[openib-general] Re: OpenSM Routing Algorithms Scalability and Enhancements

Mon Sep 26 08:52:23 PDT 2005

Hi Eitan,

I finally got a chance to read this over. Here are some comments:

On Tue, 2005-09-06 at 15:18, Eitan Zahavi wrote: 
> Hi All,
> 
> As we are about to start working on the fast routing algorithms,
> here is the writeup about proposed algorithms for your review.

This appears to be an update to what was publshed last May.

> The plan is to start development once the merge of 1.8.0 into the
> trunk is done.

> 
> ______________________________________________________________________
>               OpenSM Unicast Routing Enhancements for Scalability
>              =====================================================
> 
> Authors:Eitan Zahavi <eitan at mellanox.co.il>, Yael Kalka <yael at mellanox.co.il>
> Date:   Aug 2005.
> 
> Table of contents:
> 1. Overview
> 2. Notation
> 3. Current Algorithms
> 4. Proposed Routing Algorithms
> 5. Min Hop Tables Implementation
> 6. Incremental Routing
> 7. Routing Persistancy
> 
> 1. Overview:
> --
> 
> OpenSM currently uses a two stage routing algorithm for unicast
> forwarding tables calculation. As shown later these algorithm are
> O(N^3). Inspected run time of OpenSM routing stage was ~2.5min on 1100
> nodes cluster.

On what processor architecture (and what speed was the CPU) ? Also
how much memory was in that machine (memory consumption of OpenSM) ?

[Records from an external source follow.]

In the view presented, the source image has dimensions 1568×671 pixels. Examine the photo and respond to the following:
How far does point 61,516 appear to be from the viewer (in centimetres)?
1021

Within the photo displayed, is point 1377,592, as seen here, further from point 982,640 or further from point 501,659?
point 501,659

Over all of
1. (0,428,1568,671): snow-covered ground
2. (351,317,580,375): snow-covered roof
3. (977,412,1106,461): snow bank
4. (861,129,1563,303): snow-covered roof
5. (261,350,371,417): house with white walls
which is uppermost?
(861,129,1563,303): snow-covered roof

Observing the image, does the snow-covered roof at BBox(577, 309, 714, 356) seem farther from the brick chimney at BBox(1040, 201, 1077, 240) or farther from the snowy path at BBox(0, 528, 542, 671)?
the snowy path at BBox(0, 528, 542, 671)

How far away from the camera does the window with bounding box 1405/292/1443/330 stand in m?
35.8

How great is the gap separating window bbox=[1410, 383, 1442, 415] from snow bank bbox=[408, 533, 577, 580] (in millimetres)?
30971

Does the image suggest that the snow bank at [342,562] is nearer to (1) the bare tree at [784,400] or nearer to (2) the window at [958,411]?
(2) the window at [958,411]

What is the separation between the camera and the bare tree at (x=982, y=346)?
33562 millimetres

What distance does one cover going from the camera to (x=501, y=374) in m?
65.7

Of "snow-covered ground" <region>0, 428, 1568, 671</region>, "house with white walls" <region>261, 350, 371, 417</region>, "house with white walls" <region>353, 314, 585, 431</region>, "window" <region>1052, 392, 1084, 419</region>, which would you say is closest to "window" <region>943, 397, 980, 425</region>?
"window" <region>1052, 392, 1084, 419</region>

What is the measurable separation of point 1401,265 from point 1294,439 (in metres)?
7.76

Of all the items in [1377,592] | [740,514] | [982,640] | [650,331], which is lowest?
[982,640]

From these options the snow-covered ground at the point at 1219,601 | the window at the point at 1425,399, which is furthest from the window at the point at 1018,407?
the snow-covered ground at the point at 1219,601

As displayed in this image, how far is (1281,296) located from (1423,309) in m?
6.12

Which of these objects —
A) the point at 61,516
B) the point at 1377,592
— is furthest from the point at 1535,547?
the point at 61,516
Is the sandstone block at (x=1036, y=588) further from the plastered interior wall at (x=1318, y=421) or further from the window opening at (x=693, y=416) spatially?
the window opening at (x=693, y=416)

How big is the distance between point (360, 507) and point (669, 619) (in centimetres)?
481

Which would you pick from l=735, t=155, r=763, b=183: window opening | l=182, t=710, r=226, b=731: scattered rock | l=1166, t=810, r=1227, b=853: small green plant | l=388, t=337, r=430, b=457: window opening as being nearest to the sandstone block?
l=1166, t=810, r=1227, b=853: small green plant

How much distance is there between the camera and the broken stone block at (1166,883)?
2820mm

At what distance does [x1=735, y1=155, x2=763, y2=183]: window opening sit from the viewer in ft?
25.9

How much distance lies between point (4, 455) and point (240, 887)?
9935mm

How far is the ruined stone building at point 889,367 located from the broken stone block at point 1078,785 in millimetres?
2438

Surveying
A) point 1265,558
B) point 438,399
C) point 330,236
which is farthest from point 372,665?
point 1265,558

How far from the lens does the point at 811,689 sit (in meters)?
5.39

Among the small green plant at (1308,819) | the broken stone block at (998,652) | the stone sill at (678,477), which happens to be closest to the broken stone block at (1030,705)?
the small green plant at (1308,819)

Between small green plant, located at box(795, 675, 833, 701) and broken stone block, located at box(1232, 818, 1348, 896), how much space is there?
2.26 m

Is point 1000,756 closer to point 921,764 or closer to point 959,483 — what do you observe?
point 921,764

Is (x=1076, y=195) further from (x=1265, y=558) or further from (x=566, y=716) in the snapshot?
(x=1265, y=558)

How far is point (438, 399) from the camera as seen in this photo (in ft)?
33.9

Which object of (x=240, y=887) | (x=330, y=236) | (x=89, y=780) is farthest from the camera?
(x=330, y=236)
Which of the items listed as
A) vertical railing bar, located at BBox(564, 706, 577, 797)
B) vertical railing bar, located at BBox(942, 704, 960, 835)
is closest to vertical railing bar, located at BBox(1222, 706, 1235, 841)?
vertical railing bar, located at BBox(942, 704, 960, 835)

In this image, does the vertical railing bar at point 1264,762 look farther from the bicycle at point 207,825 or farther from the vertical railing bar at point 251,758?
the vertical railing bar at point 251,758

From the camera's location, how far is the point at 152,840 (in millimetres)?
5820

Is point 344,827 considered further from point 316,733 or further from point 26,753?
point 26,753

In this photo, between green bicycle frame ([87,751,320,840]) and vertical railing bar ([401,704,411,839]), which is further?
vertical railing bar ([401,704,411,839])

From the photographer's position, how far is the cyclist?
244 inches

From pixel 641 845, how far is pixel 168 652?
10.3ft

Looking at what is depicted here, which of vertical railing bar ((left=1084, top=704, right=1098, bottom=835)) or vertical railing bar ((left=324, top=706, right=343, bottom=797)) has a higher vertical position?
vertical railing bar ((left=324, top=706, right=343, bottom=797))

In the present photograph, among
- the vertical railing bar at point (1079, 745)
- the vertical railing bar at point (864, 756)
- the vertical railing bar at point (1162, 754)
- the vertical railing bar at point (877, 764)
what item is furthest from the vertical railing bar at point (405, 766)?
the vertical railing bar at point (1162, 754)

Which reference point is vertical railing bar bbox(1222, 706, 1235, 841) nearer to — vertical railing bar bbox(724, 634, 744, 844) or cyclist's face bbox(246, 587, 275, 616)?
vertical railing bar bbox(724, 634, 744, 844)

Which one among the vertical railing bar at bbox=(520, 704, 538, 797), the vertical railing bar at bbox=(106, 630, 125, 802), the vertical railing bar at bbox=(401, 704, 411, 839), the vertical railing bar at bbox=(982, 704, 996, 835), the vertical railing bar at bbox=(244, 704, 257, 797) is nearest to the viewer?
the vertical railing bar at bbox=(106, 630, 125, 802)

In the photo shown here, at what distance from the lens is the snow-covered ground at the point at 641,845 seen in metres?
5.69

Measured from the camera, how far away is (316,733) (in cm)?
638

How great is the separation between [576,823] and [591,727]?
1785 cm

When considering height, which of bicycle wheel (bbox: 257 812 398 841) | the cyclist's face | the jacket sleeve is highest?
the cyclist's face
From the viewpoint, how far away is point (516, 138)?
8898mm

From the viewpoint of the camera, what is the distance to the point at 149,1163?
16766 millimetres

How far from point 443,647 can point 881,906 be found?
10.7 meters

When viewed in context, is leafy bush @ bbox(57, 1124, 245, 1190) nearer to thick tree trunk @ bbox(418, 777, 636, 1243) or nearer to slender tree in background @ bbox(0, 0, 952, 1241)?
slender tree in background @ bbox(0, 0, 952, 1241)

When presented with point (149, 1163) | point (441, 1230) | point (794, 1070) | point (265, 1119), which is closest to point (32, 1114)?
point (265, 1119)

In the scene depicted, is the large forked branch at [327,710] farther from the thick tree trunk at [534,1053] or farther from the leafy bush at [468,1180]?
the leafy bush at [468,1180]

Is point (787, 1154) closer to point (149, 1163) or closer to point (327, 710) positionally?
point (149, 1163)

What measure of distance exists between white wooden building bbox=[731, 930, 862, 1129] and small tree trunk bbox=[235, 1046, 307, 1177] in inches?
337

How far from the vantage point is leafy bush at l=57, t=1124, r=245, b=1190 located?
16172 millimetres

>  The purpose of this memo is to present the community
> the proposed work for enhancing OpenSM routing engine.
> 
> 2. Notation:
> --
> The following notations are used throughout this document:
> S = Number of switch devices in the system
> P = Number of ports each switch node has
> H = Number of HCA ports connected to the fabric
> L = Number of HCAs connected to each Leaf switch device. 
>     Normal values are 1/2P to 3/4P

Is L the proportion of leaf switch ports connected to HCAs rather than
to other switches ? That's what it looks like from 1/2P -> 3/4P.

> D = Fat Tree depth
> 
> 3. Current Algorithms:
> --
> OpenSM provide two routing algorithms: Minimal Hop and Up/Down. Both
> of them do not scale with cluster size and can consume both large run
> time (minutes) and memory (GB). This section provides meta code for
> these algorithms and order calculation.
> 
> 3.1 Min Hop algorithm analysis:
> The Min Hop algorithm is divided into two stages: computation of
> min-hop tables on every switch and LFT output port assignment. 
> 
> Step 1: Computation of Min-Hop Tables on each switch
> 
> The memory consumed is S*(S+H)*(P+2)*Byte. On 10K nodes cluster with
> 2500 switch devices this ends up as 812M-Byte (using LMC=0).
> 
> Meta algorithm:
> For each HCA mark its remote neighbor switch port with hop 1.
> For each switch mark itself port 0 as hop 0
> While changes 
>   For each switch  
>      For each port 
>        For each LID 
>          Propagate remote port hop as hop +1 if smaller or undefined
> 
> The order of this step: O(S*P*(S+H)*(D+1))
> 
> Step 2: Assigning output port:
> For each switch 
>   For each LID 
>      For each Port 
>         Is it the one with min count
> 
> The order of this step: O(S*(S+H)*P)
> 
> 3.2 Up/Down algorithm analysis
> The Up/Down algorithm depends on the ability to rank the fabric nodes
> from root to leaf of the tree. To get that ranking it runs a
> heuristics that is based on the Min Hop tables. So the memory and 
> complexity are identical to the Min-Hop first step to start with.
>  
> Once ranking is performed the algorithm is BFS from every HCA and fill
> in the Min Hop tables again. Up/Down traversal rule is enforced during
> the BFS such that only valid turns are allowed.
> 
> Meta algorithm:
> For each HCA 
>   Get connected Switch 
>      For each Switch in NextSwitches 
>         For each Port 
>            Check if direction is OK. Check if not visited
> 
> The order is O(H*S*P)
> 
> To finalize output port assignment the second step of the Min Hop
> algorithm is invoked. 
> 
> 
> 4. Proposed Algorithm:
> --
> 
> Inspecting the routing problem we have noticed the following
> attributes:
> a. Using Min-Hop tables for keeping intermediate routing information
>    has a disadvantage in terms of memory consumption. However, any
>    incremental routing algorithm (for handling fabric changes after
>    first setup), or routing persistence solution could use this
>    information and gain speed.
> b. Since we need to fill in LFT tables that are of the order S*(S+H)
>    the algorithm is lower bounded by O(H^2).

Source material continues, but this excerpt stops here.